The winning Johns Hopkins team, Ithemba—named after the Zulu word meaning "hope"—includes four biomedical engineering students—sophomores Laura Hinson, Madeline Lee, and Sophia Triantis, and junior Valerie Zawicki. The team won the $10,000 "Cure It!" prize.
Prizes are awarded to young inventors who have dedicated themselves to solving global problems based on the inventiveness of the work, the invention's potential for commercialization or adoption, and youth mentorship experience. A total of $90,000 in prizes, announced Tuesday, went to seven teams or individuals—three made up of undergraduate students, four made up of graduate students.
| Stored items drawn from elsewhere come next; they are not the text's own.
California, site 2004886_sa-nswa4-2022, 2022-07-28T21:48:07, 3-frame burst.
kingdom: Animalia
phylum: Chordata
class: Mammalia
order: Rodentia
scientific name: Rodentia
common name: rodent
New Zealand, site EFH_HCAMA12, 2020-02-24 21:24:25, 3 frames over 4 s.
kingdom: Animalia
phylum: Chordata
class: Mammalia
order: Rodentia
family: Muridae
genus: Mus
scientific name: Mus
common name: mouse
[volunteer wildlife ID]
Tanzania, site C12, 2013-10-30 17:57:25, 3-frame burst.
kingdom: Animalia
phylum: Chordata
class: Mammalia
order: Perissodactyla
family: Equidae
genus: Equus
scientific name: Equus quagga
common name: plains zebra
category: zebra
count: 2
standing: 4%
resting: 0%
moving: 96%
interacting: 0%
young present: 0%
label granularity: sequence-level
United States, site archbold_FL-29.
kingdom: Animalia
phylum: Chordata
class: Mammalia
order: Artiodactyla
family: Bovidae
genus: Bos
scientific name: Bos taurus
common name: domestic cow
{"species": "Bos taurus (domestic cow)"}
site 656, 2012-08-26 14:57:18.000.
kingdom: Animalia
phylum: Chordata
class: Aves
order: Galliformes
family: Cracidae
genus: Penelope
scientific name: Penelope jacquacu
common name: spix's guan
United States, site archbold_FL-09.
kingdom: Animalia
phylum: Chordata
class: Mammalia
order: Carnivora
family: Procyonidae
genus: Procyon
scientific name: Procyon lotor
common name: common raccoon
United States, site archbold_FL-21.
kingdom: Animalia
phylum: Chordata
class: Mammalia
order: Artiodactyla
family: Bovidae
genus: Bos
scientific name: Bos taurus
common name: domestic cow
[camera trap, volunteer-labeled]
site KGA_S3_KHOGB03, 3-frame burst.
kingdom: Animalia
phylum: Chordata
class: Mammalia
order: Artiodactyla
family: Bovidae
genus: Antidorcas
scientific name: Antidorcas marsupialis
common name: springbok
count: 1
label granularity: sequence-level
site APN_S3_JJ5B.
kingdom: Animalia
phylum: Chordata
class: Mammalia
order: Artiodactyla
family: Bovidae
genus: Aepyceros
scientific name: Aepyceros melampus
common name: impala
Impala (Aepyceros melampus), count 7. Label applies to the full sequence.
For their project, Ithemba created a reusable, core-needle biopsy driver for diagnosing breast cancer. While disposable CNB drivers are currently used throughout the developed world, reusable drivers are more common in low and middle-income countries. These reusable drivers are easily contaminated, and the cleaning process is expensive and can take up to 24 hours.
The team members of Ithemba have created a CNB driver that can be easily sterilized with a bleach wipe and reused. Their driver features a chamber that collects contaminants and separates the needle attachment from the spring mechanism that fires the disposable needle. The device has an expected lifespan of up to 20 years before it needs to be replaced.
The team filed for a patent in May 2018 and is currently researching low-cost manufacturing methods and firming up its estimated costs.
The Lemelson-MIT Student Prize is supported by The Lemelson Foundation and supports inventors in the fields of health care, transportation and mobility, food/water and agriculture, and consumer devices. The 2020 Student Prize application will open next month.
"We congratulate this year's winners for their outstanding work tackling significant challenges in order to improve lives both in the United States and around the world," said Carol Dahl, executive director at The Lemelson Foundation. "This diverse group of students drives home the opportunity that exists to inspire young minds across the country to create the essential inventions of today and tomorrow."